Para Marina, racismo é “uma coisa que nenhuma criança deveria passar”. Ela chegou a vivenciar uma discriminação na escola, mas deu a volta por cima. “O ECA me ensinou a me amar e a conhecer meus direitos”, declara.
Resistência
O aprendizado veio com a convivência com a família e os educadores do Cedeca Sapopemba, em que ela participa também do Bloco EURECA (Eu Reconheço o Estatuto da Criança e do Adolescente), que todo ano desfila nas ruas de algumas cidades da capital um enredo sobre a importância dos direitos da infância.
“O Cedeca não é só uma parte do ECA, ele também é um lugar acolhedor, porque o Cedeca tira muitas pessoas da rua, em vez delas estarem na rua, elas podem estar lá fazendo aulas, se divertindo e aprendendo várias coisas”, conta Marina
Nesta segunda-feira, 13 de julho, a garotada não poderá sair às ruas, mas o bloco presta uma homenagem ao aniversário do ECA pelas redes sociais da organização e do Projeto Meninos e Meninas de Rua.
Markinhus, educador do projeto, e integrante do Conselho Nacional dos Direitos Humanos, conta que outras organizações e movimentos somam-se à mobilização no país inteiro.
“É uma reação a essa investida do governo de desmonte de direitos e isso é a grande força do movimento da infância e da sociedade civil organizada contra os desmontes de políticas públicas no Brasil. Por que desmontar o ECA é desmontar as políticas públicas. O ECA não consegue avançar com um governo autoritário”, afirma.

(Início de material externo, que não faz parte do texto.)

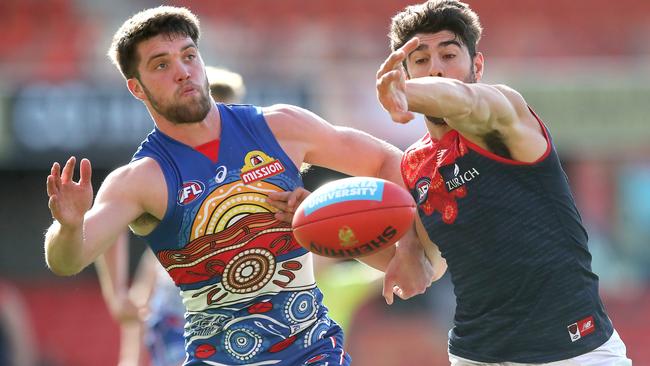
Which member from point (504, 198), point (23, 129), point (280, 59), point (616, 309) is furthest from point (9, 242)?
point (504, 198)

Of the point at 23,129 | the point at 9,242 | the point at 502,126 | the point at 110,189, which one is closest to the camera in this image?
the point at 502,126

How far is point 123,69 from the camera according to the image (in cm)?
509

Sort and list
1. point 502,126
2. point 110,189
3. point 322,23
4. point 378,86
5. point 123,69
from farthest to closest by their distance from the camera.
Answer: point 322,23 → point 123,69 → point 110,189 → point 502,126 → point 378,86

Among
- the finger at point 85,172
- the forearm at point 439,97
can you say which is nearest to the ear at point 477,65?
the forearm at point 439,97

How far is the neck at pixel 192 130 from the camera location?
4.94 metres

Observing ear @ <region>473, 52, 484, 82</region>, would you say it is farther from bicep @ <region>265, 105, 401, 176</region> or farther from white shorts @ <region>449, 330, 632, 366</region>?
white shorts @ <region>449, 330, 632, 366</region>

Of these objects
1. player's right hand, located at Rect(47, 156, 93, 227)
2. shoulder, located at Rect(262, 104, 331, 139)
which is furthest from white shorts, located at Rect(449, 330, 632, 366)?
player's right hand, located at Rect(47, 156, 93, 227)

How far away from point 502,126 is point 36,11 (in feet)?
48.4

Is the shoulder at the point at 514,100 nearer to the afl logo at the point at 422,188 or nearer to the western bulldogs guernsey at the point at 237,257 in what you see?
the afl logo at the point at 422,188

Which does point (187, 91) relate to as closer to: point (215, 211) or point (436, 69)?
point (215, 211)

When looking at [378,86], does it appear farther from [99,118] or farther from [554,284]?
[99,118]

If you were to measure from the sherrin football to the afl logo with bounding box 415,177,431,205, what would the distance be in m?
0.37

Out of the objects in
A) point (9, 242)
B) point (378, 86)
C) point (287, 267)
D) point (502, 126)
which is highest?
point (378, 86)

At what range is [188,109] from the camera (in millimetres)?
4879
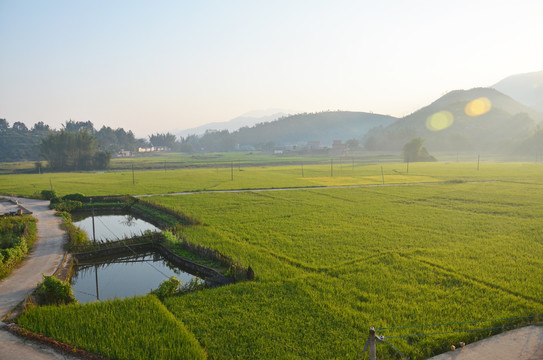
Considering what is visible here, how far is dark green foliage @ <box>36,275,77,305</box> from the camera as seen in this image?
38.5 ft

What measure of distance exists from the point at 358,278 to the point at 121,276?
10.3 metres

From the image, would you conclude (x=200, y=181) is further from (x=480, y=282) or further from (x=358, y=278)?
(x=480, y=282)

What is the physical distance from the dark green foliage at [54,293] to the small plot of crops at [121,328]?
639 mm

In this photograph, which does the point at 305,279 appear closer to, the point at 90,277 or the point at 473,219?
the point at 90,277

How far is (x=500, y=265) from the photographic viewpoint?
1398 cm

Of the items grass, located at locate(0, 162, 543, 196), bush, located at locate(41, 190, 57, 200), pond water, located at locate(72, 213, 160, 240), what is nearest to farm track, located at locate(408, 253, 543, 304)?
pond water, located at locate(72, 213, 160, 240)

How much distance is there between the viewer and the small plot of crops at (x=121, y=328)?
28.3 ft

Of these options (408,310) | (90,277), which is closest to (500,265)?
(408,310)

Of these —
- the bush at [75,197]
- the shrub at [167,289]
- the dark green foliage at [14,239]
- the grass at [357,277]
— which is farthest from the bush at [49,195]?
the shrub at [167,289]

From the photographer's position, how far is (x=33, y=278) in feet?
44.4

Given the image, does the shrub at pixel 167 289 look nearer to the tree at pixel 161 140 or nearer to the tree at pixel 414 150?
the tree at pixel 414 150

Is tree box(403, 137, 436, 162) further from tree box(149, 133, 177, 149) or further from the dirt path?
tree box(149, 133, 177, 149)

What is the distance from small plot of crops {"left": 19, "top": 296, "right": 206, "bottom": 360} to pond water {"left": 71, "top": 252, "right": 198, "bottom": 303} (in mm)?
2364

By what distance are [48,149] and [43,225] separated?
70729 mm
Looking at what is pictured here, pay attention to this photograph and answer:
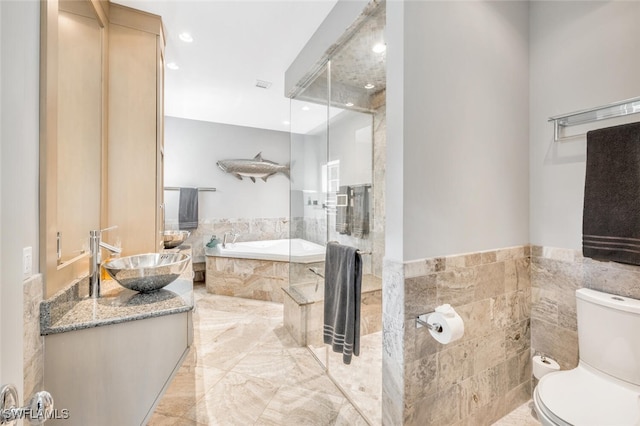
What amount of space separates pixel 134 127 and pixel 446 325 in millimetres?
2576

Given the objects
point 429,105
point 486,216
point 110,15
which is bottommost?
point 486,216

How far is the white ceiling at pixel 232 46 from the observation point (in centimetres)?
207

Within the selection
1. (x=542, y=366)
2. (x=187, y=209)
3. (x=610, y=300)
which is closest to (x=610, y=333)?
(x=610, y=300)

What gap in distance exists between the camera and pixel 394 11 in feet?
4.31

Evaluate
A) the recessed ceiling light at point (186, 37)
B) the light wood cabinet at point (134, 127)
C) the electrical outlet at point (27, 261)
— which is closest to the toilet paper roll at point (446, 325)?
the electrical outlet at point (27, 261)

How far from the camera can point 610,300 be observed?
134 cm

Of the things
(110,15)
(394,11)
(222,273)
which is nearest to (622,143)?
(394,11)

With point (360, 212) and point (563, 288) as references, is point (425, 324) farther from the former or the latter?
point (360, 212)

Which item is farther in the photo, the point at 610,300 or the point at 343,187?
the point at 343,187

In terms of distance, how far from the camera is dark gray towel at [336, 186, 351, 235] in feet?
9.37

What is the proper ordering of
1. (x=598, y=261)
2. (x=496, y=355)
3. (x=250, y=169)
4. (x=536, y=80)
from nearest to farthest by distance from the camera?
1. (x=598, y=261)
2. (x=496, y=355)
3. (x=536, y=80)
4. (x=250, y=169)

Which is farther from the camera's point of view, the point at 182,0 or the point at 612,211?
the point at 182,0

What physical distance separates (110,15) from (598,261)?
3.69 m

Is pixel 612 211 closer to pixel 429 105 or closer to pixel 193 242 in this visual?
pixel 429 105
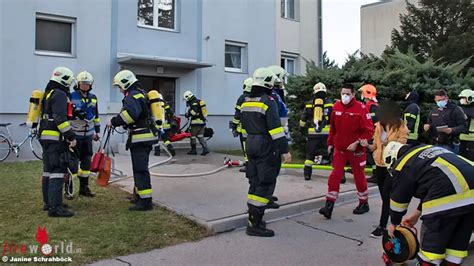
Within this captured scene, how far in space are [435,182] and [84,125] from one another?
558cm

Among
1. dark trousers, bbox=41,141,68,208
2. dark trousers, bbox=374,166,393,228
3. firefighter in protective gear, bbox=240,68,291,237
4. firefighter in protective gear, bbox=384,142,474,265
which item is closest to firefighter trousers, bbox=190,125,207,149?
dark trousers, bbox=41,141,68,208

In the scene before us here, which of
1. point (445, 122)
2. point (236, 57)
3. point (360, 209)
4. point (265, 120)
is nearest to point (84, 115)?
point (265, 120)

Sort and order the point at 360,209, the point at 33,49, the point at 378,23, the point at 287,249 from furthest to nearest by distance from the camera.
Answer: the point at 378,23
the point at 33,49
the point at 360,209
the point at 287,249

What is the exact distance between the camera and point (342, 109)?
632 centimetres

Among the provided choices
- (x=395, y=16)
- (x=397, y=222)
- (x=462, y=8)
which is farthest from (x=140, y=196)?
(x=395, y=16)

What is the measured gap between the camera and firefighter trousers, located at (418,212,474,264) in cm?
349

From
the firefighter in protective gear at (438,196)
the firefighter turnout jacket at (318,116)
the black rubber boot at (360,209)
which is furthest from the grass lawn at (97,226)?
the firefighter turnout jacket at (318,116)

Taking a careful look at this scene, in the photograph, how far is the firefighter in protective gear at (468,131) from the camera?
956 cm

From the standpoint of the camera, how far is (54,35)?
41.0 feet

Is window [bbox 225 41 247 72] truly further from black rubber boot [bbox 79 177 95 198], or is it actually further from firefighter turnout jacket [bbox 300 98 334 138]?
black rubber boot [bbox 79 177 95 198]

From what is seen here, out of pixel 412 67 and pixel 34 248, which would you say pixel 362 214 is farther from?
pixel 412 67

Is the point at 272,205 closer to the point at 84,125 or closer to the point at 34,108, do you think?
the point at 84,125

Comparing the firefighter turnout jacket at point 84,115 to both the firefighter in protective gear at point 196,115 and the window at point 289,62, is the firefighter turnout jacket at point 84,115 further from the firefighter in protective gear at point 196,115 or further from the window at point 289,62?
the window at point 289,62

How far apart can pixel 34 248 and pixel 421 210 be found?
3941 millimetres
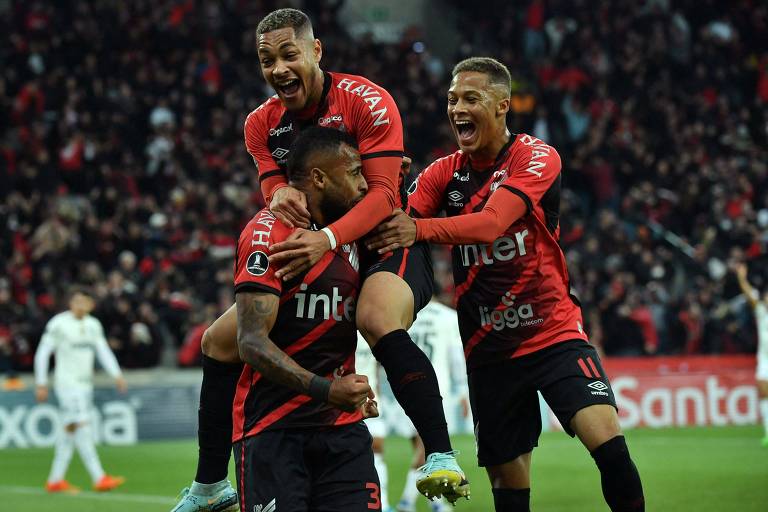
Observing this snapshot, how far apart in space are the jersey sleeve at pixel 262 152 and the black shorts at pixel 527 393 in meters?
1.64

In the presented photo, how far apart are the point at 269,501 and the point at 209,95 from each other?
1878cm

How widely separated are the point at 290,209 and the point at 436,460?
1.29 meters

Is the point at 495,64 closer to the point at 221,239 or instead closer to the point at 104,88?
the point at 221,239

A sócio-fundadora do Cedeca, Valdenia Paulino, reitera: “Esses 30 anos, eles não devem ser de comemoração, mas de resistência e enfrentamento. Esse é o que eu penso aí para os 30 anos. E tem várias outras coisas que a gente precisa divergir.”
“Ele [o ECA] é como se fosse um óleo numa engrenagem. A Constituição brasileira só funciona com democracia, o ECA não funciona fora do estado de direito. Isso é o que está colocado e essa é a resistência que está colocada”, defende Markinhus.

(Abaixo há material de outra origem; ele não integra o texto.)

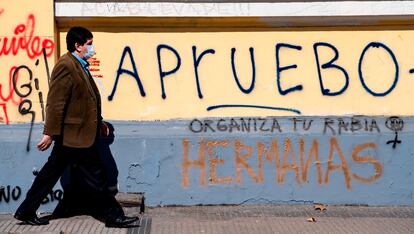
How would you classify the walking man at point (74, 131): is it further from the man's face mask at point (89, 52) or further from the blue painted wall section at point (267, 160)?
the blue painted wall section at point (267, 160)

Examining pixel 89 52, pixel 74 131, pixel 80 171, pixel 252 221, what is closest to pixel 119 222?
pixel 80 171

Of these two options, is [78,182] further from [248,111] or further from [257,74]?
[257,74]

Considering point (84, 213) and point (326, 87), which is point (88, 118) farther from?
point (326, 87)

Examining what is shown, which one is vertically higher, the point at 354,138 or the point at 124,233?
the point at 354,138

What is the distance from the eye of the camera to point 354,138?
767 cm

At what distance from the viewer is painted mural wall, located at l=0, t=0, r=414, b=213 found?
299 inches

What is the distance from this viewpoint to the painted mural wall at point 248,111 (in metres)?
7.59

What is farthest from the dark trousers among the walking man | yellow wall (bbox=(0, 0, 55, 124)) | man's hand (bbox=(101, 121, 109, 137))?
yellow wall (bbox=(0, 0, 55, 124))

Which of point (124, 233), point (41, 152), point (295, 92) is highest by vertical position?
point (295, 92)

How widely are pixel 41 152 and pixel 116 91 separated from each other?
0.95 metres

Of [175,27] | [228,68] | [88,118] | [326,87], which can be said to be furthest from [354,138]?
[88,118]

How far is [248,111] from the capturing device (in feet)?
25.5

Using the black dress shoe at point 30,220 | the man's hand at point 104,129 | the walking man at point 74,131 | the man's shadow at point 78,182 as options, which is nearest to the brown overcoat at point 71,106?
the walking man at point 74,131

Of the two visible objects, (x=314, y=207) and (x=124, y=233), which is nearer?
(x=124, y=233)
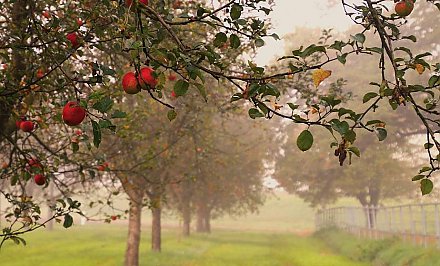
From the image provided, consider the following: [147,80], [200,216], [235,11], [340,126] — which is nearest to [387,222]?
[200,216]

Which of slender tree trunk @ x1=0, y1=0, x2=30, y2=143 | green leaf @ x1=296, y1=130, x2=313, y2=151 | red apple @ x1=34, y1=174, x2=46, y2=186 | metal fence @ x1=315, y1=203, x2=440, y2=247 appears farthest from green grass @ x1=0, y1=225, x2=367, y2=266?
green leaf @ x1=296, y1=130, x2=313, y2=151

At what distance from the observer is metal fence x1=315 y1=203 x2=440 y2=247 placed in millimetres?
19844

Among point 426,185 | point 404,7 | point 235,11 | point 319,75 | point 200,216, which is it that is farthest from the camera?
point 200,216

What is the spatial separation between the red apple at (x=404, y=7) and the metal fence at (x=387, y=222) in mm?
15567

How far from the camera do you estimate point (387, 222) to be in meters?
26.2

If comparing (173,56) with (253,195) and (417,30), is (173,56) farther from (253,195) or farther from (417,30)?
(417,30)

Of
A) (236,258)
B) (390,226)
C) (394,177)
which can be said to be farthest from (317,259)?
(394,177)

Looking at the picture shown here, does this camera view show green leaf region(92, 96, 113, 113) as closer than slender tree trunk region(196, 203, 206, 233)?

O sonho dos meninos e meninas que conquistaram o Estatuto da Criança e do Adolescente em 1990 continua vivo nas jovens da cidade e do campo. “Quero ser designer, e para as outras pessoas eu sonho que todos os direitos do ECA sejam ouvidos e feitos. Porque ele ajuda as pessoas e dá condições melhores para todos”, deseja Marina.

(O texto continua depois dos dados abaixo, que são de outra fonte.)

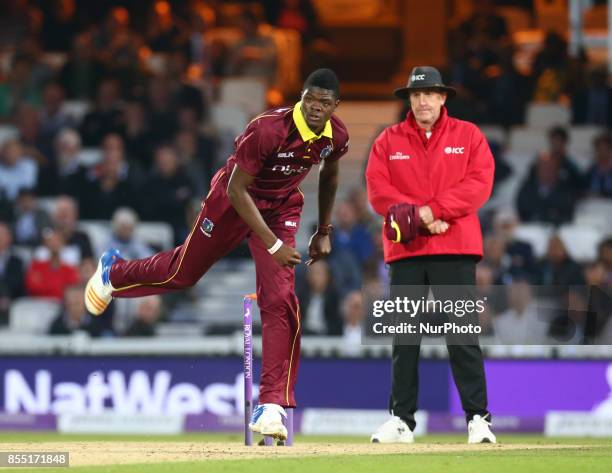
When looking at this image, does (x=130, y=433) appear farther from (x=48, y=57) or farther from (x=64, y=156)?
(x=48, y=57)

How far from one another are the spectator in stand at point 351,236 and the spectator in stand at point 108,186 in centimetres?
250

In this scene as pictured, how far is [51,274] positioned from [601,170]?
5917 mm

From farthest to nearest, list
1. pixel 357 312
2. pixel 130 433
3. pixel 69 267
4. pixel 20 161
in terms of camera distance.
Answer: pixel 20 161 → pixel 69 267 → pixel 357 312 → pixel 130 433

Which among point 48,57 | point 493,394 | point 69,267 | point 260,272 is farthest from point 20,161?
point 260,272

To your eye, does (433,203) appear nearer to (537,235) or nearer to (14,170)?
(537,235)

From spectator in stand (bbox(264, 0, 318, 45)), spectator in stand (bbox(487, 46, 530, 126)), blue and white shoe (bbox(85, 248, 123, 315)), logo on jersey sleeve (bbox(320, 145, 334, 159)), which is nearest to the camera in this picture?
logo on jersey sleeve (bbox(320, 145, 334, 159))

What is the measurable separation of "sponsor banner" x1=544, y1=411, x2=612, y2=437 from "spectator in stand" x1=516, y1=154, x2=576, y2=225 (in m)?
3.88

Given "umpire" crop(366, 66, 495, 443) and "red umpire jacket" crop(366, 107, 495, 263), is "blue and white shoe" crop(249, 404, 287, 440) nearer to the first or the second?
"umpire" crop(366, 66, 495, 443)

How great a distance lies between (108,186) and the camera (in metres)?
17.1

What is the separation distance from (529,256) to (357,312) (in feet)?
6.32

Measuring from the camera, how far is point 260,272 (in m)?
9.17

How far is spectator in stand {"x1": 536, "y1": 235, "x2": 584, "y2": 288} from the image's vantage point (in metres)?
14.9

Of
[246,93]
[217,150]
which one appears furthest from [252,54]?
[217,150]

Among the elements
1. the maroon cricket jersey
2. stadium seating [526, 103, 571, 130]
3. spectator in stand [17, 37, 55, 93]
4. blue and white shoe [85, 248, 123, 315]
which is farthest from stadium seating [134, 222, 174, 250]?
the maroon cricket jersey
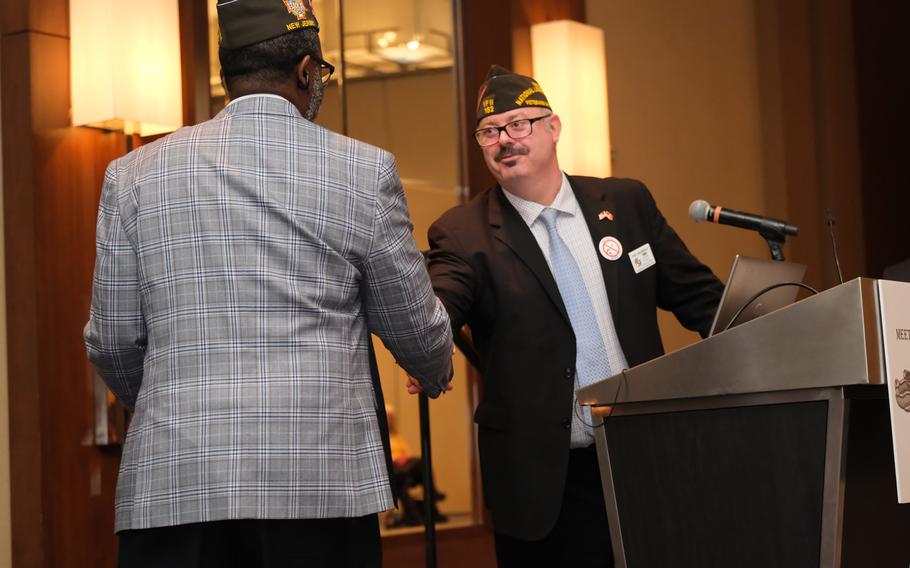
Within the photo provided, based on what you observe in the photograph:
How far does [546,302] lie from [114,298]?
1.12 meters

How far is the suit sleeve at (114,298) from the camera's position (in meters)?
1.63

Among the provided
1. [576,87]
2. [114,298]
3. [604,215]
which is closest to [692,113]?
[576,87]

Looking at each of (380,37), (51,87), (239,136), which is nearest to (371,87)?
(380,37)

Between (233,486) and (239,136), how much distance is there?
1.61ft

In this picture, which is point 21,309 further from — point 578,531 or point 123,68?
point 578,531

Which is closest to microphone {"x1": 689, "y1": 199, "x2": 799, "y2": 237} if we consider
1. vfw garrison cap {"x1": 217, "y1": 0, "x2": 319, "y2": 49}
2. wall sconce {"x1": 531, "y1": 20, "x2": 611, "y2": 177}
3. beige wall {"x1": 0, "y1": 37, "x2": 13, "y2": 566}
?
vfw garrison cap {"x1": 217, "y1": 0, "x2": 319, "y2": 49}

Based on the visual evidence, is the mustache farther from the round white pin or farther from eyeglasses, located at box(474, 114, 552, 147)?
the round white pin

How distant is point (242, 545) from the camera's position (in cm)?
158

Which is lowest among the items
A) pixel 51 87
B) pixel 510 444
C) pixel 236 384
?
pixel 510 444

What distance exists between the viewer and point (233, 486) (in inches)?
59.6

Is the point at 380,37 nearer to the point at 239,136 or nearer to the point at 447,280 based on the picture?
the point at 447,280

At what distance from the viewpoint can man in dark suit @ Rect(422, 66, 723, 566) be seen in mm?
2439

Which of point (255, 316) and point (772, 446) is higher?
point (255, 316)

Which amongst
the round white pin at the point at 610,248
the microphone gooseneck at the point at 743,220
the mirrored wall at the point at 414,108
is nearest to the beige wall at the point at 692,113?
the mirrored wall at the point at 414,108
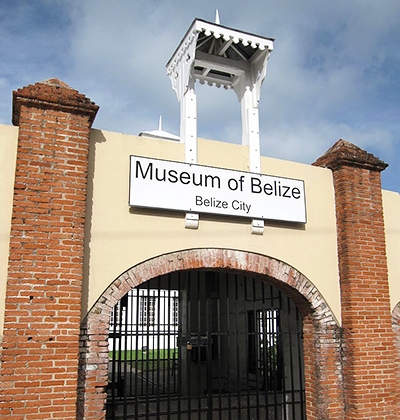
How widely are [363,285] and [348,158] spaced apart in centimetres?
202

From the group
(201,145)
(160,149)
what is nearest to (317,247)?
(201,145)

“O meu sonho para toda criança e todo adolescente é que todos possam ter a liberdade de brincar, sorrir e ser feliz, que tenham uma boa educação e que o acesso seja para todos, que todos possam ter acesso à cultura, ao lazer, proteção, segurança e saúde. O meu sonho é que todas as crianças e adolescentes possam ter uma boa alimentação e o direito de viver”, expressa a jovem camponesa, Iacia Beatriz, que também sonha em se tornar nutricionista.